To avoid additional charges, complete the following steps for each environment before you disable the Managed Airflow API:
- Pause the DAGs.
- If required, export the environment's data, such as DAGs from the environment's bucket.
- Delete your environment, including the resources that are not deleted automatically.
Disable Managed Airflow API
To disable the Managed Airflow service:
Console
In the Google Cloud console, go to the Managed Airflow API page.
Click Manage.
Click Disable API.
gcloud
Run the gcloud services disable command:
gcloud services disable composer.googleapis.com
API
Use the services.disable method to disable
the composer.googleapis.com API.
Terraform
Remove the configuration for the composer.googleapis.com API. You usually
use the google_project_service
resource to configure Google Cloud services.
Services required by Managed Service for Apache Airflow
This section describes services that are required by Managed Airflow. In some cases, organization or project administrators can restrict what Google services can be used in their projects.
The following services are required by Managed Airflow:
- artifactregistry.googleapis.com
- cloudbuild.googleapis.com
- composer.googleapis.com
- compute.googleapis.com
container.googleapis.com
logging.googleapis.com
cloudkms.googleapis.com, if you are using Cloud KMS or CMEK keys
monitoring.googleapis.com
pubsub.googleapis.com
storage.googleapis.com
secretmanager.googleapis.com, if you are using Secret Manager as a secret backend
cloudresourcemanager.googleapis.com
servicedirectory.googleapis.com
Google services like Cloud DNS or IAM are already allowed by default in most projects.
In addtion, allow using all services that your DAGs are using, for example:
- bigquery.googleapis.com
- dataflow.googleapis.com
- datacatalog.googleapis.com
You can find the *.googleapis.com names of the services in API pages linked from the API Explorer page.
Upcoming deprecation of services that aren't required by Managed Airflow (Gen 3)
We're planning to phase out the APIs that aren't required by Managed Airflow (Gen 3):
Starting February 27, 2026, the following APIs will become fully detachable. Deactivating these APIs won't cause the deactivation of the Cloud Composer API API.
- artifactregistry.googleapis.com
- cloudbuild.googleapis.com
- container.googleapis.com
- pubsub.googleapis.com
- sqladmin.googleapis.com
Starting May 27, 2026, these APIs will no longer be enabled automatically when you enable the Cloud Composer API API. To create Managed Airflow (Gen 2) environments in new projects, the group of detached APIs must be enabled manually.

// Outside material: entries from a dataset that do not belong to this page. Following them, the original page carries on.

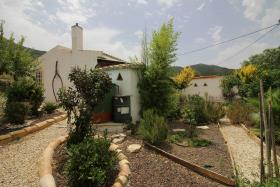Image No.17-2 Bed Country House for sale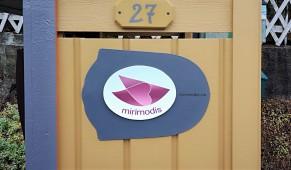 Veiviser: Se etter mirimodis-skiltet ved innkjørselen.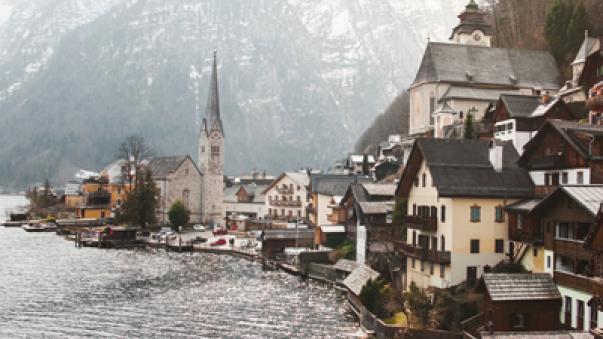 widok na austriackie miasteczko góry jezioro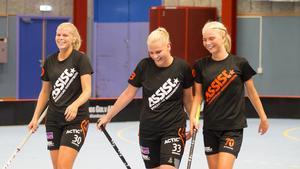 Sofia Olander, Jennifer Lindholm, och Jonna Sjöberg firade efter ett mål.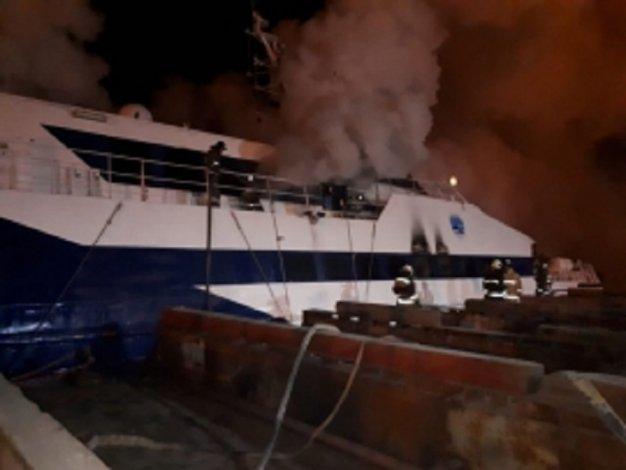 В Астрахани сгорели два теплохода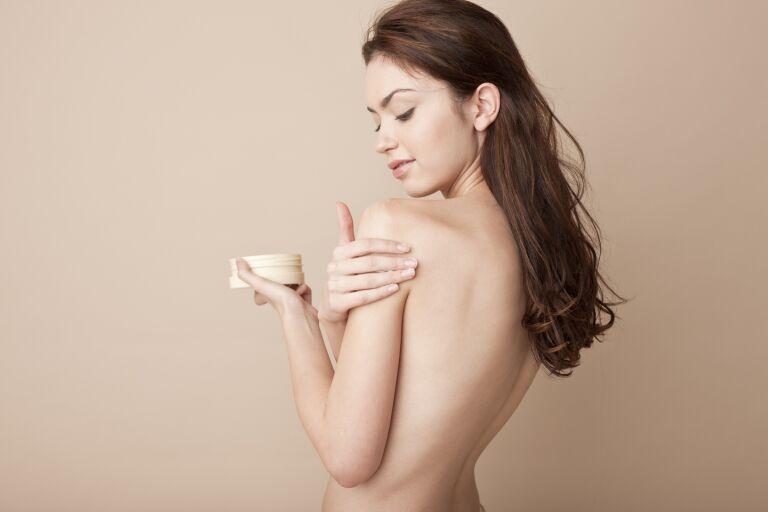 Крем для увлажнения кожи тела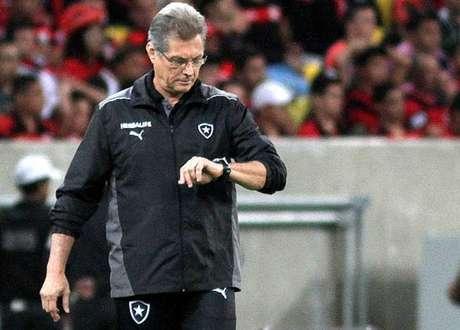 Oswaldo de Oliveira treinou o Botafogo entre 2012 e 2013 (Foto: Vitor Silva/SSPress)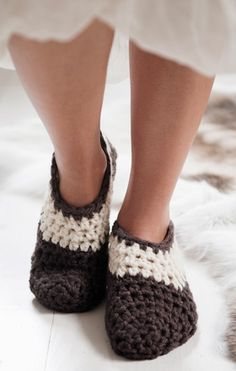 Hold fødderne varme i den kolde tid med de allerbedste hjemmesko hæklet i kraftigt uldgarn Crochet Slippers, Knit Crochet, Crochet Accessories, Crochet Clothes, Baby Shoes, Socks, Knitting, Life, Fashion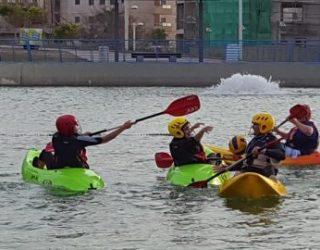 le kayak-polo : un sport pour un mode de vie sain pratiqué par nos étudiants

Existing Managed Airflow (Gen 3) and Managed Airflow (Gen 2) environments in projects where the Cloud Composer API API is already enabled won't be impacted. You can do the following:
After February 27, 2026, if your project has only Managed Airflow (Gen 3) environments, then you can manually disable the detached APIs.
After February 27, 2026, if your project has Managed Airflow (Gen 2) environments, then we recommend keeping these APIs enabled because disabling them might lead to environment's malfunction.
After May 27, 2026, if you use automation scripts to provision Managed Airflow (Gen 2) environments, then make sure that the listed APIs are enabled in addition to the Cloud Composer API API.